Perkembangan Tiongkok telah menentang kebijaksanaan konvensional
Selama Perang Dingin, komunisme diasosiasikan dengan perekonomian terencana dan demokrasi dilanjutkan dengan pasar bebas.
Partai Komunis Tiongkok mematahkan stereotip tersebut. Hal ini sebagian melepaskan kekuatan pasar sekaligus menghambat gerakan demokrasi yang akan menantang kekuasaannya.
Harapan Barat bahwa Tiongkok pasti akan melakukan transisi menuju demokrasi – seperti yang dilakukan banyak negara Asia lainnya setelah pembangunan ekonomi mereka – ternyata hanya angan-angan belaka.
Titik baliknya adalah protes mahasiswa yang menduduki Lapangan Tiananmen di Beijing pada tahun 1989. Setelah perdebatan internal yang cukup panjang, pimpinan partai yang dipimpin oleh Deng Xiaoping mengirimkan pasukan untuk mengakhiri protes yang berdarah-darah.
Pesannya jelas: akan ada liberalisasi ekonomi namun tidak ada liberalisasi politik yang akan mengancam posisi Partai Komunis.
Partai Komunis di bawah Xi Jinping membawa kembali Marxisme
Ketika tahun-tahun booming ekonomi digantikan oleh pertumbuhan yang lebih moderat, partai ini semakin meningkatkan pentingnya partai tersebut bagi masa kini dan masa depan Tiongkok.
Pemerintahan ini membungkam perbedaan pendapat dan ancaman lain terhadap pemerintahannya. Hal ini telah menghidupkan kembali peran sentral partai dan pemimpin Xi Jinping dalam segala hal, dan telah menegaskan kontrol yang lebih kuat atas perekonomian sambil mengekang raksasa teknologi yang sedang berkembang pesat di negara tersebut.
Pergeseran ini memicu kekhawatiran di kalangan pekerja, pemilik bisnis, dan investor asing bahwa partai tersebut sedang mengendalikan kekuatan pasar pada saat perekonomian perlu pulih kembali.
Daniel Bell, ahli teori politik di Universitas Hong Kong, mengatakan perkembangan Tiongkok sejalan dengan pemikiran Marxis bahwa negara tersebut harus melalui tahap kapitalis untuk mengembangkan perekonomian sebelum beralih ke komunisme.
“Ada persepsi bahwa begitu Tiongkok menjadi kapitalis, maka Tiongkok akan meninggalkan komunisme.
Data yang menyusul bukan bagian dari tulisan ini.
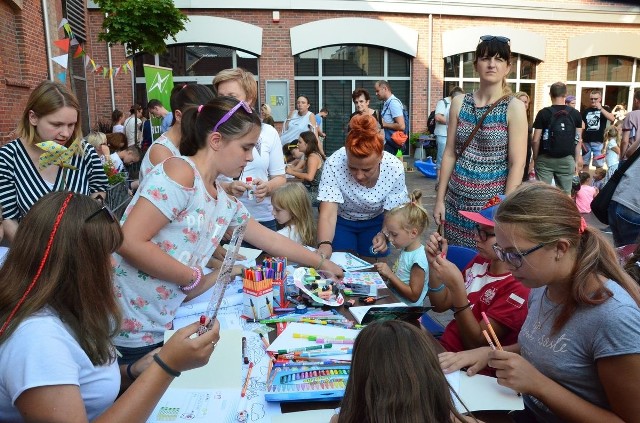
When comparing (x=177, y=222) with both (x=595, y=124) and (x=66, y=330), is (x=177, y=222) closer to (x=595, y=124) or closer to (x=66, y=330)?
(x=66, y=330)

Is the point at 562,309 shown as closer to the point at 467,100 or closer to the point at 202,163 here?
the point at 202,163

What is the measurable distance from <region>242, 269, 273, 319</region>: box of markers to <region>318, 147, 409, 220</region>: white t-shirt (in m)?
1.18

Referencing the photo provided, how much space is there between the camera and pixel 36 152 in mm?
2734

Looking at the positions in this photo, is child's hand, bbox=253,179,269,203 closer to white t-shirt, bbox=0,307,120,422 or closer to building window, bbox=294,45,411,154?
white t-shirt, bbox=0,307,120,422

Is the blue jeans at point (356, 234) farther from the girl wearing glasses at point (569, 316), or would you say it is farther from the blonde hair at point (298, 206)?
the girl wearing glasses at point (569, 316)

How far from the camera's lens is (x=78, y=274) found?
125 cm

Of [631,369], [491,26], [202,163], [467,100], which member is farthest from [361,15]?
[631,369]

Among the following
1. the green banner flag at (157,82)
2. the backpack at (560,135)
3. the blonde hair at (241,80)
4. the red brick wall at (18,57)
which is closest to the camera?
the blonde hair at (241,80)

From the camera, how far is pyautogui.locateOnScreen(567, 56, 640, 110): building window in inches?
574

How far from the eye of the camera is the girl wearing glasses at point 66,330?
3.65 ft

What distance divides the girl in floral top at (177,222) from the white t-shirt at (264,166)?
3.89ft

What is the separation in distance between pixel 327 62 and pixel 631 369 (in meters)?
12.5

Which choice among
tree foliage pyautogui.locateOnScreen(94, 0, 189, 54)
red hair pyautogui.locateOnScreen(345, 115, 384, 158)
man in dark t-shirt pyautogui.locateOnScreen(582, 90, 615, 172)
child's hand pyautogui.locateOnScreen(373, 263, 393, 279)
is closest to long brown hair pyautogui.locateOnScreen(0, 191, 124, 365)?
child's hand pyautogui.locateOnScreen(373, 263, 393, 279)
Namun hal itu hanya bersifat sementara,” kata Bell, yang menguraikan gagasannya dalam buku “The Dean of Shandong” yang terbit pada tahun 2023.
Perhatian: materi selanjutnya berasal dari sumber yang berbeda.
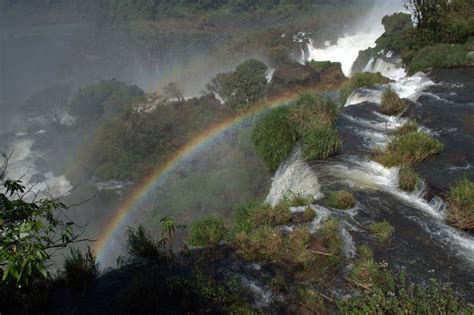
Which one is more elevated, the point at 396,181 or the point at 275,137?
the point at 275,137

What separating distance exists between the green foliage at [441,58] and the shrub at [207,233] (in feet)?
54.4

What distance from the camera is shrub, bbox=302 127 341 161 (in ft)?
45.7

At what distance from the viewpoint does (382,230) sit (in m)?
9.93

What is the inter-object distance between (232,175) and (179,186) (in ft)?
16.3

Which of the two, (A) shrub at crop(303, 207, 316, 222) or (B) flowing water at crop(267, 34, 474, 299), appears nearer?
(B) flowing water at crop(267, 34, 474, 299)

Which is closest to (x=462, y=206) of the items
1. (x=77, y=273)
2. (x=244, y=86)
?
(x=77, y=273)

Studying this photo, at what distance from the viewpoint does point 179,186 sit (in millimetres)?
32312

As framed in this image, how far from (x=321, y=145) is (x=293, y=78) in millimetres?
28419

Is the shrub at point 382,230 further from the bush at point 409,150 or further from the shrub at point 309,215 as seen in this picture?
the bush at point 409,150

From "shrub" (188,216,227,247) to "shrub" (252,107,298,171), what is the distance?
4.76 m

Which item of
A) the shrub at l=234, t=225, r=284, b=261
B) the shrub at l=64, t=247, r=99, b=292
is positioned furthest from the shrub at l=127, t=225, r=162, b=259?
the shrub at l=234, t=225, r=284, b=261

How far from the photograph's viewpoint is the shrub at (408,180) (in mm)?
11781

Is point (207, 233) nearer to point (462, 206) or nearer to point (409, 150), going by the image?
point (462, 206)

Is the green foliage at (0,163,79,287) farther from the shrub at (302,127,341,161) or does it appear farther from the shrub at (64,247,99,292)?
the shrub at (302,127,341,161)
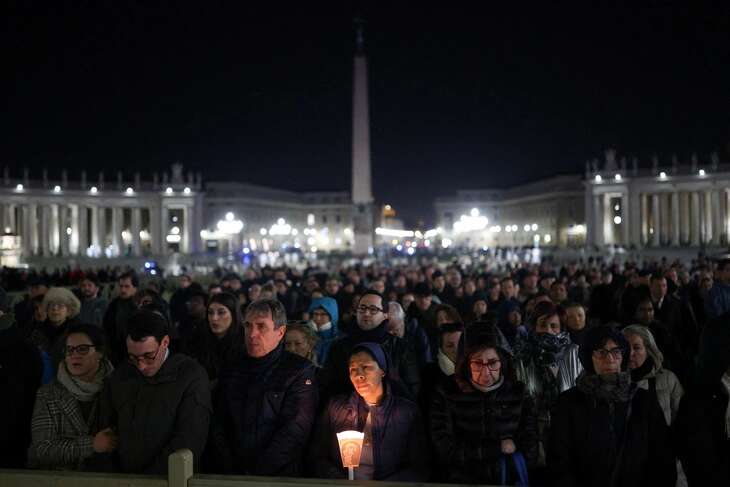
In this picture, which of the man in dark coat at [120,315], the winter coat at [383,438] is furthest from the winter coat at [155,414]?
the man in dark coat at [120,315]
Para pemimpin partai telah mempelajari berakhirnya Uni Soviet dan bertekad untuk mencegah hal serupa terjadi di Tiongkok.
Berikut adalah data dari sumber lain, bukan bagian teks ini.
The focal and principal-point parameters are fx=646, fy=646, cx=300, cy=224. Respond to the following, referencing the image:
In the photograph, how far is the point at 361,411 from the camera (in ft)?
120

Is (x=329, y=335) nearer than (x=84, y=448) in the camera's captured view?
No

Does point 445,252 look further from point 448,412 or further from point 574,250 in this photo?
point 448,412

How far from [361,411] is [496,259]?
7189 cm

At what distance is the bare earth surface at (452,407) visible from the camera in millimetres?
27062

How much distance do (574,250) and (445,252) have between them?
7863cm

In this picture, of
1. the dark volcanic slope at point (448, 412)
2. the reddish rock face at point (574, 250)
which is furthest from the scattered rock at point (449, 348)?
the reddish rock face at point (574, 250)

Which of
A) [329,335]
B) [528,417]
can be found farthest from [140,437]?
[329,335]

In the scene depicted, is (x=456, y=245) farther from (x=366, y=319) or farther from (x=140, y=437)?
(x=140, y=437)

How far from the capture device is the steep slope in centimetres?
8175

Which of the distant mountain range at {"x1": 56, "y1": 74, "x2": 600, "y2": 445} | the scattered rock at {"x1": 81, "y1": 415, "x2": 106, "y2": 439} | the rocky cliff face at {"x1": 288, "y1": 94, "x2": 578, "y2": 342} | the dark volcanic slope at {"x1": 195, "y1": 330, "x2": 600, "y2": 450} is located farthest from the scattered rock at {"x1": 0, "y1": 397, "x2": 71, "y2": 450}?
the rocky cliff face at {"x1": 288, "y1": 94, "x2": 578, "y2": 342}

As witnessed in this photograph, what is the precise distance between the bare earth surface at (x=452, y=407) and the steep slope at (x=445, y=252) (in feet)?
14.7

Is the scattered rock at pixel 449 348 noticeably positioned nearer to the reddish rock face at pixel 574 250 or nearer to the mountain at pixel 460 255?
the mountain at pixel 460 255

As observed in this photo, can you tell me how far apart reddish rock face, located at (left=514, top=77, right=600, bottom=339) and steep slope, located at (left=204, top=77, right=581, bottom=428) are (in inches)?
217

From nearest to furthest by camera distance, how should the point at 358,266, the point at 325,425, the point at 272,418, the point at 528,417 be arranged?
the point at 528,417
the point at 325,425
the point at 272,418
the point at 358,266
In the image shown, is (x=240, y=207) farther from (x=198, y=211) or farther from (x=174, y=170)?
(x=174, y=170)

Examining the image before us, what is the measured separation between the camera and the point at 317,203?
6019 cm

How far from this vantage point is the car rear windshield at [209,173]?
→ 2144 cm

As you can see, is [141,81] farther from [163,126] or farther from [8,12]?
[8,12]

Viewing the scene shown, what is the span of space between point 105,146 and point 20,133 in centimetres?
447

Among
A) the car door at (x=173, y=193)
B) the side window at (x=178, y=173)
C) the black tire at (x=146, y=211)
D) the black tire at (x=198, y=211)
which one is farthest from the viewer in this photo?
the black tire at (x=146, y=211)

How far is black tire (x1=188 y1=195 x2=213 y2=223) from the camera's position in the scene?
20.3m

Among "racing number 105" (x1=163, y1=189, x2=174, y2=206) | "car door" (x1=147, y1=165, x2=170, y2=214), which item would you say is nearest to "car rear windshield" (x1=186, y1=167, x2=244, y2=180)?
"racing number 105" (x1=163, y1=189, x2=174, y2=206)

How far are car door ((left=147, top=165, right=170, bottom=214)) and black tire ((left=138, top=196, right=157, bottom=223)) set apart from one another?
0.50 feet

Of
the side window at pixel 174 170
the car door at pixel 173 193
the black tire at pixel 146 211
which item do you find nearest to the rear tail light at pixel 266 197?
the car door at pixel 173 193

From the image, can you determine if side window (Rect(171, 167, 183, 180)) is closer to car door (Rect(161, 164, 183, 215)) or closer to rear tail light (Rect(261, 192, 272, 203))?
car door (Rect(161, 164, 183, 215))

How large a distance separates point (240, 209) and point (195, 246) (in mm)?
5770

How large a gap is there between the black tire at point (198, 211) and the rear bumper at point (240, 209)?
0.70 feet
Namun negara-negara tersebut menghadapi tantangan-tantangan baru selama seperempat abad ke depan seiring bertambahnya usia penduduk dan ambisi ekonomi dan geopolitik yang menempatkan negara ini pada jalur yang berpotensi bertabrakan dengan beberapa negara tetangganya dan negara adidaya dunia, Amerika Serikat.